俺たちが住むこの大陸はかつて、今とは比較にならないほど巨大な岩板だった。
だが、岩板の上にある一部の国が兵器開発のために地下のエネルギーを大量に吸い上げて岩盤が収縮した結果、現在の小さな大陸になったとの仮説が立てられていた。
いずれ全ての資源が吸い上げられてしまうとの危機感を抱いた一部の文明人が、ポンプを樹に模した上で大きな穴の底に隠した。
万が一、誰かがこの場所にたどり着いても、それが“ポンプ”だと分からないように。
そしてさらに、後世に悪用されることのないように創世神話と世界樹の言い伝えを広めていった……というのが『偽りの創生神話』の内容だった。
◇
聞いただけでは荒唐無稽な作り話だと笑われるかもしれない。
フリッカは、このとんでもない仮説を膨大な物証と綿密な仮説の積み重ねによって証明しようとした。

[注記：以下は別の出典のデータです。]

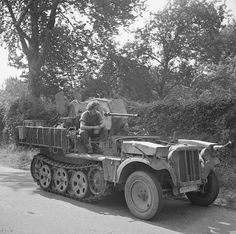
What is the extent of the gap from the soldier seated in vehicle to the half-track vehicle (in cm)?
21

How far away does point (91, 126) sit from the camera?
311 inches

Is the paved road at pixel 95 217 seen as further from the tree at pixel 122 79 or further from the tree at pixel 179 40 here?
the tree at pixel 179 40

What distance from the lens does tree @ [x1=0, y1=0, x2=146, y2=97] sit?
21219 millimetres

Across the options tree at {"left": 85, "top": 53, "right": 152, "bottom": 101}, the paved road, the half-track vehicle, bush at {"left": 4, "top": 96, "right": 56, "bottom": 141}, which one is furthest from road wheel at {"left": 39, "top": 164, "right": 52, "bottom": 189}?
tree at {"left": 85, "top": 53, "right": 152, "bottom": 101}

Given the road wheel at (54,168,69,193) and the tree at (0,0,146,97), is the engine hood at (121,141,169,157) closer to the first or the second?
the road wheel at (54,168,69,193)

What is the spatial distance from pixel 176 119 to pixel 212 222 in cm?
582

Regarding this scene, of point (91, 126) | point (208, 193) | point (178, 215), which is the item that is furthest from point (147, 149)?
point (91, 126)

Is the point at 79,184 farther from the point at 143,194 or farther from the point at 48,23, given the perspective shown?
the point at 48,23

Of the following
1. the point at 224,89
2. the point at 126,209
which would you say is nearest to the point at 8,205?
the point at 126,209

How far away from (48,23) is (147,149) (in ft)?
58.4

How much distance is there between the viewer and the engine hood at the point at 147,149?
609cm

彼女の自宅は扉の外にまで書物が溢れた状態で、論文の完成直前には俺もコロンナ先生も家に入ることができなかった。
また、数日間行方不明になったと思えば、全身が謎の皮膚炎症で真っ赤になりながら帰ってきた。
俺が名前を読んでも答えず、聞いたことのない言語を叫びながら机にかじりついて文章を書き始めた彼女の姿を忘れることはない。
完成した論文を読ませてもらった。
最初に感じたことは“悔しさ”だ。
俺には書けない、と思ったのだ。
それでも、あの膨大な文字列の中に潜む数々の証拠と過去の人々の声、彼女自身の熱狂が目の前に躍り出てきて、俺に怒鳴り立てる。
この事実から目を背けるな、と。
彼女の論に沿えば、転生や生まれ変わりという現象は“堕ちた森”の中で眠る
かつての兵器開発時代の名残で、ポンプは今でも、記憶されている設計図に従って地中エネルギーを変換し、“戦争に役立つ道具”を生み出してしまうことがあるという。
有史以来、前世の記憶を持って生まれてきた人間の例は、大陸に散らばる石碑や文献の中にわずかにだが存在している。
そういう人物は預言者や指導者として祀り上げられることもあるが、一方で“魔女”のような迫害対象とされることもあった。
彼女が自分の前世の記憶についてひた隠しにしてきたのは、こういう背景を理解していたからだろう。
人型(人体)が戦争の道具として認識されていることに不快感は覚えたが、これを読んだ当時の俺の胸の内は非常に複雑で、そんな青臭い感情だけで語れるものではなかった。
傍で彼女を見ていた俺には分かる。
この論文は真実に違いないという確信があった。
ただ、現実としてそれが受け入れられるかどうかは分からない。
一定の信仰を持つ人々からは異端扱いされるだろう。
俺はあのバナヘイムの地で、一度だけ彼女に問うた。
『この論文を出すことで、君は危険な目に遭うかもしれない』
フリッカは聡明な瞳をぱっちりと開いて俺に向けた。
その瞳の色がブーゲンビリアの色に似ていると言ったのは俺だ。
帝国の南部に咲く、鮮やかなピンクの花。
『だとしても諦めたくないの。だって、真実は人に供されてこそ意味があるのよ』
彼女から離れられないと悟った。
この論文に書かれている内容は、率直に言って恐ろしい。
人の手に余る。
俺は恐いと思った。
でも君が、目を背けることもせず素敵な笑顔を見せるものだから。
こんなに美しい人から目を逸らすことなんてできない。
心の底からフリッカを愛おしいと思った。
『分かった。君が危険な目に遭わないように、俺が傍にいると約束しよう』
もう俺には、あの15歳の子爵家令嬢が誰であるかは分かってる。
『陛下の聡明さも、それによって集まった税も、全ては国民に供されるものです』
そんなことを堂々と述べる女性はこの世界でたった一人だ。
そして、そんな彼女の横にエルム家の人間がいるかもしれない。
15年前のバナヘイムで『偽りの創生神話』を書いた彼女が殺され、そして今、懐古主義とつながっている疑いのある男が『偽りの創生神話』の筆者である彼女の傍にいる。
これがただの偶然であるとは思えなかった。
「……間に合ってくれ」
もう二度と約束を破らないために。
焦りながら手綱を握る俺の前に、古めかしくも荘厳なテューリンゲン公爵邸の城塔が見えてきた。